ASING
Happy Reading
.
.Geya kembali ke kelas setelah berkeliling sejenak. Ia mengambil botol minum dari dalam tas juga memakan sisa pisangnya sembari menunggu bel masuk. Suasana kelas cukup sepi membuat Geya bosan. Andai saja ponsel Geya asli ada padanya. Jadi dia punya kegiatan yang bisa lakukan selain bengong.
"Heh cupu!"
"Woi!"
"Dih tuli, gue manggil lo!"
Geya mengerling malas, "Gue punya nama. Tolol."
Siswa ber-nametag Cakra Fahriza itu melotot tak percaya, "Kasar lo ngatain gue tolol!"
"Lo pikir dengan manggil gue cupu itu sopan?" sinisnya.
Cakra garuk-garuk belakang kepala, "Oke oke gue minta maaf manggil lo cupu. Lagian lo udah cantik gak cocok lagi dipanggil cupu."
Dia mendengus jengah, "Ada urusan apa sama gue?"
"Gak ada sih. Cuman si Shaka tadi nyariin lo. Marah tuh kayaknya," jelas Cakra bersender di meja sebelah milik Geya.

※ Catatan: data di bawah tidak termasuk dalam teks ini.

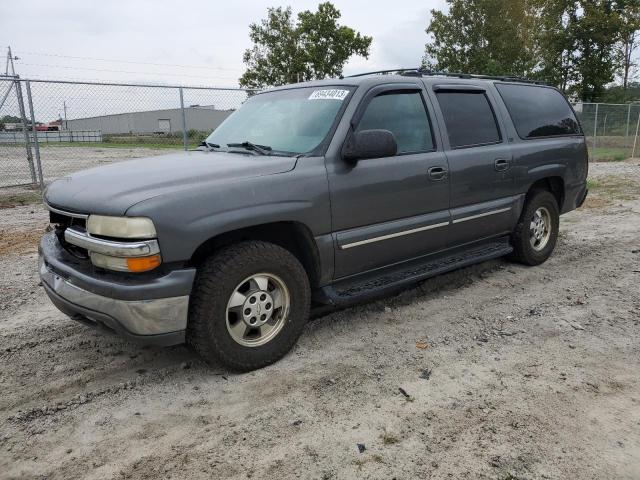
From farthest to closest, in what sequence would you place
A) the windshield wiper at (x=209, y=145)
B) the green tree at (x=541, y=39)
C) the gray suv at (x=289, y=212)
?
the green tree at (x=541, y=39)
the windshield wiper at (x=209, y=145)
the gray suv at (x=289, y=212)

"Vishaka?" Cakra mengangguk cepat. "Ngapain dia nyari gue."
"Mana saya tahu, saya 'kan ikan." Cakra mengendikkan bahu.
Geya memilih bodo amat. Dia menopang dagu menatap lekat pada Cakra yang masih berdiri di sampingnya. Cakra merasa salting pun bertanya, "L-lo ngapain liatin gue kayak gitu?"
"Cakra." Geya mengulas senyum manis.
"Ya?"
"Pinjem hp lo," ucapnya menengadahkan tangan ke arah cowok itu.
"Ngapain?"
"Main game cacing."
Cakra mengerutkan kening, "Hp lo kemana emang?"
"Disimpen Langit," dengus Geya.
Cakra membuang napas pendek kemudian menyerahkan ponselnya untuk dimainkan Geya. Gadis itu lantas tersenyum cerah menerimanya. Ia mengunduh game cacing kesukaannya dan memainkannya sedangkan sang pemilik duduk di meja Geya menonton gadis itu bermain.
"Wih jago lu."
"Cakra," panggilnya.
"Ya?"
"Ambilin susu mi*lo gue di tas dong, tolong."
Sebelah alis Cakra naik, membuka tas Geya mengambil susu milo tersebut, "Nih?"
"Tusukin sedotannya, gue gak bisa pause."
Cakra berdecak pelan namun tetap melakukan apa yang disuruh. Entah apa yang membuat dirinya menurut pada gadis itu. Tapi melihat bagaimana keseriusan Geya bermain game cacing di ponselnya, timbul perasaan gemas dibenak Cakra. Dia tidak tahu gadis yang selalu berpenampilan norak itu bisa membuat ekspresi lucu begitu.
"Udah berapa point?" Dia menunduk untuk melihat lebih jelas sehingga jarak antar keduanya menjadi lebih dekat.
"2 juta."
"Gede banget cacing lo. Urutan 1 dong?"
Brak!
"Mana Geya?!"
Keduanya sontak mendongak ke arah pintu. Wajah Geya berubah datar kala Shaka melangkah cepat ke arahnya dengan tatapan tidak bersahabat. Cakra sudah turun dari meja. Melihat Shaka dikuasai emosi begitu membuatnya jadi khawatir. Tetapi yang membingungkan adalah, kenapa Geya terlihat santai saja seolah tidak peduli akan amukan yang menuju pada dirinya.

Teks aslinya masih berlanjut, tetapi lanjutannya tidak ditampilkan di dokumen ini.